**Given request:**
Rewrite the lines starting at the one containing "Examining crossbody bag" and ending at the last line, with every "bounding box" changed to "bbox" and nothing else altered. Leave the pictures out.

[Visual spatial reasoning lines]
================================
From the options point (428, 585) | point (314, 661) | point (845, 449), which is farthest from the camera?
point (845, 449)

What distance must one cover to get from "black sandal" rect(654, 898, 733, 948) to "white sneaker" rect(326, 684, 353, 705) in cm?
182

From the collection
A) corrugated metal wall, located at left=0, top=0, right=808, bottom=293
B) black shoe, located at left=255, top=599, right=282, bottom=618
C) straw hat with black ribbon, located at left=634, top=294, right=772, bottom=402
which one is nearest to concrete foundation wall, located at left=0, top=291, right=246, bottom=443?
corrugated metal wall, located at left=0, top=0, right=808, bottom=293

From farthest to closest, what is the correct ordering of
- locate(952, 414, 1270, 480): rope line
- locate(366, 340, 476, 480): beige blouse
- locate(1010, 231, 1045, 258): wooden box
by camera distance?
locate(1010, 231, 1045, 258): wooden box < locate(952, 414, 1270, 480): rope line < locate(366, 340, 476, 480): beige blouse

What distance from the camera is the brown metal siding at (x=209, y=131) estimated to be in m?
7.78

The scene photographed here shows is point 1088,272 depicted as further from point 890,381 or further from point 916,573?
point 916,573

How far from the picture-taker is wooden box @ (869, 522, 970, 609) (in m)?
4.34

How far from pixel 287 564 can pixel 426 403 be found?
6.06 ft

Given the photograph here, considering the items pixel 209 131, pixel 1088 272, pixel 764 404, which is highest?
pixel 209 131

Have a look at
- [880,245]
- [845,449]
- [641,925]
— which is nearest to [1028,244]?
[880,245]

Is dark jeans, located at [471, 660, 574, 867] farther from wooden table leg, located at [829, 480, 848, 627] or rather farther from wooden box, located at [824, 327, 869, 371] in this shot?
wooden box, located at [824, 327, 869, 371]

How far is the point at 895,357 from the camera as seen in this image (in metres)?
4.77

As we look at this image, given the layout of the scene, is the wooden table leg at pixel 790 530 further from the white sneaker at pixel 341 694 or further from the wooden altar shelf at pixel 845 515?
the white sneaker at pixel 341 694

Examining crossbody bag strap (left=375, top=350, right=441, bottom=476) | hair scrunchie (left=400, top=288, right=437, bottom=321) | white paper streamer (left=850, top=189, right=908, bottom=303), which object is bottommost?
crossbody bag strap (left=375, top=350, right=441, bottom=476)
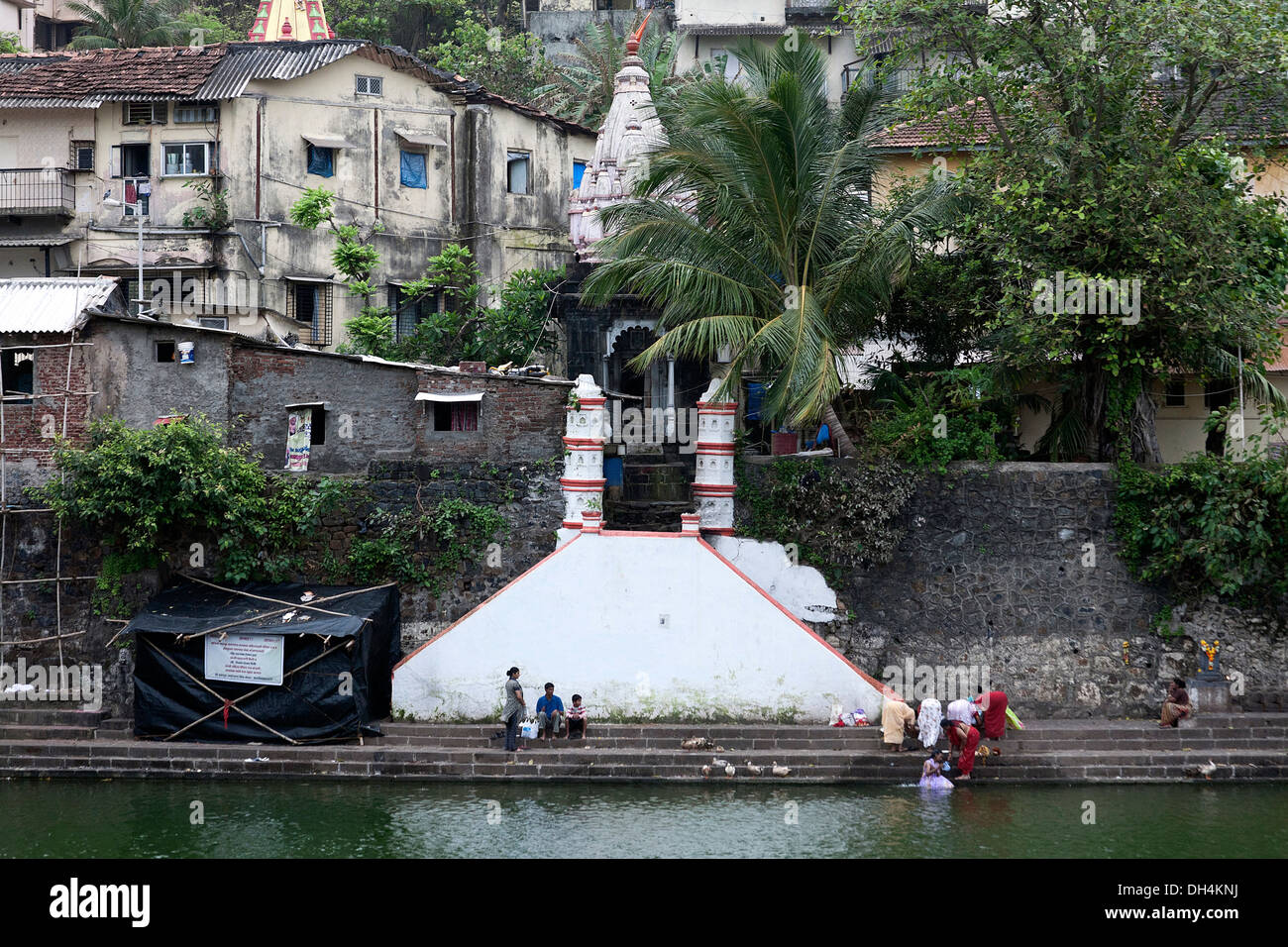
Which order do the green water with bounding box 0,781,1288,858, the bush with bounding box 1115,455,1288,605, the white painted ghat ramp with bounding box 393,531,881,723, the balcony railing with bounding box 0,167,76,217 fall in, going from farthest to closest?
================================
**Completed task:**
Examining crossbody bag strap (left=375, top=350, right=441, bottom=476) | hair scrunchie (left=400, top=288, right=437, bottom=321) | white paper streamer (left=850, top=189, right=908, bottom=303), which object is bottommost?
crossbody bag strap (left=375, top=350, right=441, bottom=476)
Which order do the green water with bbox 0,781,1288,858, the bush with bbox 1115,455,1288,605, the white painted ghat ramp with bbox 393,531,881,723, the balcony railing with bbox 0,167,76,217 fall in, going from farthest to closest?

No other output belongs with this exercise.